[WORK REQUEST]
Working from the entries below, give again each line from the first through the one containing "Lite Edition 1.1", exactly and with nothing else.

[Records from a data collection]
◇ ◇ ◇ ◇ ◇ ◇ ◇
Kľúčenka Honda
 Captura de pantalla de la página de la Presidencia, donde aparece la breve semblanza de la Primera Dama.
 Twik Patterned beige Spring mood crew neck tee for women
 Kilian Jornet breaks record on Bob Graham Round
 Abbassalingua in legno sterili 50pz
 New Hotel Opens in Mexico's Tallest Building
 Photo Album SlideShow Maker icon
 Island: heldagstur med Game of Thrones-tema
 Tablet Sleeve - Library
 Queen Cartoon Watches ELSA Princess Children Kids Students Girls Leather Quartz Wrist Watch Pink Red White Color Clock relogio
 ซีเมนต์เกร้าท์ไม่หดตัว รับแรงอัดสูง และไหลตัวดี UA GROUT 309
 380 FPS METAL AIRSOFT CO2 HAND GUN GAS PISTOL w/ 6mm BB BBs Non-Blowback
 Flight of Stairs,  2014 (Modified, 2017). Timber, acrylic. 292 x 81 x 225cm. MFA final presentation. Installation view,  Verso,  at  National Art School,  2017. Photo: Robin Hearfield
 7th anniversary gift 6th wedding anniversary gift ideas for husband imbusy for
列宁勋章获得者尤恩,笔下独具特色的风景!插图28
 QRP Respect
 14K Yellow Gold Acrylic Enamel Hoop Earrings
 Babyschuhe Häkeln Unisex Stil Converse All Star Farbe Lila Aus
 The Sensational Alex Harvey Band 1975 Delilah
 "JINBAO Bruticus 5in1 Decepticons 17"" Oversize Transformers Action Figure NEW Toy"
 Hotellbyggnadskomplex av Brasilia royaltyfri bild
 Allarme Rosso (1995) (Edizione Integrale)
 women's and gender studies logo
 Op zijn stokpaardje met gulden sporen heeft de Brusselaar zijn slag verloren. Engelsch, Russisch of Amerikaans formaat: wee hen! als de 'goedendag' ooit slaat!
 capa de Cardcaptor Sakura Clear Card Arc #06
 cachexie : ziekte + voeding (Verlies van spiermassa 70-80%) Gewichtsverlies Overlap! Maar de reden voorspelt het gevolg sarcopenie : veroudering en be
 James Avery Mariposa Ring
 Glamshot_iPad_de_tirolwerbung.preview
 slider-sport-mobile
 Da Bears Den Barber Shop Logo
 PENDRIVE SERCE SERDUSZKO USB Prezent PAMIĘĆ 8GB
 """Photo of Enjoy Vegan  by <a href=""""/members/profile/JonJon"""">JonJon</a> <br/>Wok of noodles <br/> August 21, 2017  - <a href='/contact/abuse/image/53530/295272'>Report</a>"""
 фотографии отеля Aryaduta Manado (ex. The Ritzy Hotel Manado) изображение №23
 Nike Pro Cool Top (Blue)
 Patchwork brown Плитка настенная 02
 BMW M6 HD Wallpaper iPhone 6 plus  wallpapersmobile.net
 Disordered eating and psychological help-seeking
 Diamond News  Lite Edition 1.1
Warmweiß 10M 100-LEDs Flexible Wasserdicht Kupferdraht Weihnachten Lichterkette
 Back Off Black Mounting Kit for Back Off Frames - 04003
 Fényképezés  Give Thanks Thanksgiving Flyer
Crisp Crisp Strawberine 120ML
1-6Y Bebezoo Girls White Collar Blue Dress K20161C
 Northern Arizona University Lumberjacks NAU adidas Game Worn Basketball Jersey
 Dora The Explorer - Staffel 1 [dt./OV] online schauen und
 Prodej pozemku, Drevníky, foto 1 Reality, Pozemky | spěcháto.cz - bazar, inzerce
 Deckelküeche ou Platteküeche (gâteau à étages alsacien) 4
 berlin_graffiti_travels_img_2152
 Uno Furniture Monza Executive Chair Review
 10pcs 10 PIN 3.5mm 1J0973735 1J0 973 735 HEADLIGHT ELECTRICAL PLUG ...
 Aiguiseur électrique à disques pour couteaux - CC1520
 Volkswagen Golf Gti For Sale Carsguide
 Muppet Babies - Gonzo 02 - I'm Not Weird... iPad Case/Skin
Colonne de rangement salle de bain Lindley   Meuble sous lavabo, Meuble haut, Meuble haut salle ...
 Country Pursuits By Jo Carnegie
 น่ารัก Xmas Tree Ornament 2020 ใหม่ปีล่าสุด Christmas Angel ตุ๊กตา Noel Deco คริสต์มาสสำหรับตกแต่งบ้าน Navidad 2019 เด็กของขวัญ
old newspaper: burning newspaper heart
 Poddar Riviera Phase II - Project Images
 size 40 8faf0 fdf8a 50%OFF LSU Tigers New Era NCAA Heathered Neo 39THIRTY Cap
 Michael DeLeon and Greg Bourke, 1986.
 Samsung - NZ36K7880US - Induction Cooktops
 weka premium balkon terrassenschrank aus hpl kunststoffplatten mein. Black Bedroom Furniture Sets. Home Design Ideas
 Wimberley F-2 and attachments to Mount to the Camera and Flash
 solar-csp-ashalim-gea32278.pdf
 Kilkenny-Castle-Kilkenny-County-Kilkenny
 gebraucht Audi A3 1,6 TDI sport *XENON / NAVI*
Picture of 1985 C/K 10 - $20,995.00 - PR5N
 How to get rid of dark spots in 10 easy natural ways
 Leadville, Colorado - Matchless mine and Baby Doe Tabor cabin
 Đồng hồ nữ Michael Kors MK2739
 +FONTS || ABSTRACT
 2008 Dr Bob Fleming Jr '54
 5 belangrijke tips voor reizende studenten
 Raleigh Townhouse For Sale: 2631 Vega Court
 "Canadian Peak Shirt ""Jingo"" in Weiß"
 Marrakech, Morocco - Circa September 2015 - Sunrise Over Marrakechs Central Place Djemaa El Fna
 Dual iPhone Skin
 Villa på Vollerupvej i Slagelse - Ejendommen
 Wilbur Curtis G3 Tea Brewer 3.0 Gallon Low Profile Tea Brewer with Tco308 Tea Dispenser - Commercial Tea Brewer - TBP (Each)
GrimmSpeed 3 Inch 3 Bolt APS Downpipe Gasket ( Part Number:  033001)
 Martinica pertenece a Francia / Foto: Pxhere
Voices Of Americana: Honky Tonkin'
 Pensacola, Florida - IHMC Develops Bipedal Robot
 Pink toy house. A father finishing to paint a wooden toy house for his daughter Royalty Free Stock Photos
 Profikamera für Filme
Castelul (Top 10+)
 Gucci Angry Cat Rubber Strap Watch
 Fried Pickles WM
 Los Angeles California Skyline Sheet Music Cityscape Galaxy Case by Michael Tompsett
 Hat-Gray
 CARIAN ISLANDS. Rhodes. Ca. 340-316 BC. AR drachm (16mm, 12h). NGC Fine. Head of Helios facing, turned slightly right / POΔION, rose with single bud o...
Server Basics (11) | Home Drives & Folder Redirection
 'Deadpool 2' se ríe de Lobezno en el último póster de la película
◇ ◇ ◇ ◇ ◇ ◇ ◇
[RESPONSE TO THIS EXERCISE]
Kľúčenka Honda
 Captura de pantalla de la página de la Presidencia, donde aparece la breve semblanza de la Primera Dama.
 Twik Patterned beige Spring mood crew neck tee for women
 Kilian Jornet breaks record on Bob Graham Round
 Abbassalingua in legno sterili 50pz
 New Hotel Opens in Mexico's Tallest Building
 Photo Album SlideShow Maker icon
 Island: heldagstur med Game of Thrones-tema
 Tablet Sleeve - Library
 Queen Cartoon Watches ELSA Princess Children Kids Students Girls Leather Quartz Wrist Watch Pink Red White Color Clock relogio
 ซีเมนต์เกร้าท์ไม่หดตัว รับแรงอัดสูง และไหลตัวดี UA GROUT 309
 380 FPS METAL AIRSOFT CO2 HAND GUN GAS PISTOL w/ 6mm BB BBs Non-Blowback
 Flight of Stairs,  2014 (Modified, 2017). Timber, acrylic. 292 x 81 x 225cm. MFA final presentation. Installation view,  Verso,  at  National Art School,  2017. Photo: Robin Hearfield
 7th anniversary gift 6th wedding anniversary gift ideas for husband imbusy for
列宁勋章获得者尤恩,笔下独具特色的风景!插图28
 QRP Respect
 14K Yellow Gold Acrylic Enamel Hoop Earrings
 Babyschuhe Häkeln Unisex Stil Converse All Star Farbe Lila Aus
 The Sensational Alex Harvey Band 1975 Delilah
 "JINBAO Bruticus 5in1 Decepticons 17"" Oversize Transformers Action Figure NEW Toy"
 Hotellbyggnadskomplex av Brasilia royaltyfri bild
 Allarme Rosso (1995) (Edizione Integrale)
 women's and gender studies logo
 Op zijn stokpaardje met gulden sporen heeft de Brusselaar zijn slag verloren. Engelsch, Russisch of Amerikaans formaat: wee hen! als de 'goedendag' ooit slaat!
 capa de Cardcaptor Sakura Clear Card Arc #06
 cachexie : ziekte + voeding (Verlies van spiermassa 70-80%) Gewichtsverlies Overlap! Maar de reden voorspelt het gevolg sarcopenie : veroudering en be
 James Avery Mariposa Ring
 Glamshot_iPad_de_tirolwerbung.preview
 slider-sport-mobile
 Da Bears Den Barber Shop Logo
 PENDRIVE SERCE SERDUSZKO USB Prezent PAMIĘĆ 8GB
 """Photo of Enjoy Vegan  by <a href=""""/members/profile/JonJon"""">JonJon</a> <br/>Wok of noodles <br/> August 21, 2017  - <a href='/contact/abuse/image/53530/295272'>Report</a>"""
 фотографии отеля Aryaduta Manado (ex. The Ritzy Hotel Manado) изображение №23
 Nike Pro Cool Top (Blue)
 Patchwork brown Плитка настенная 02
 BMW M6 HD Wallpaper iPhone 6 plus  wallpapersmobile.net
 Disordered eating and psychological help-seeking
 Diamond News  Lite Edition 1.1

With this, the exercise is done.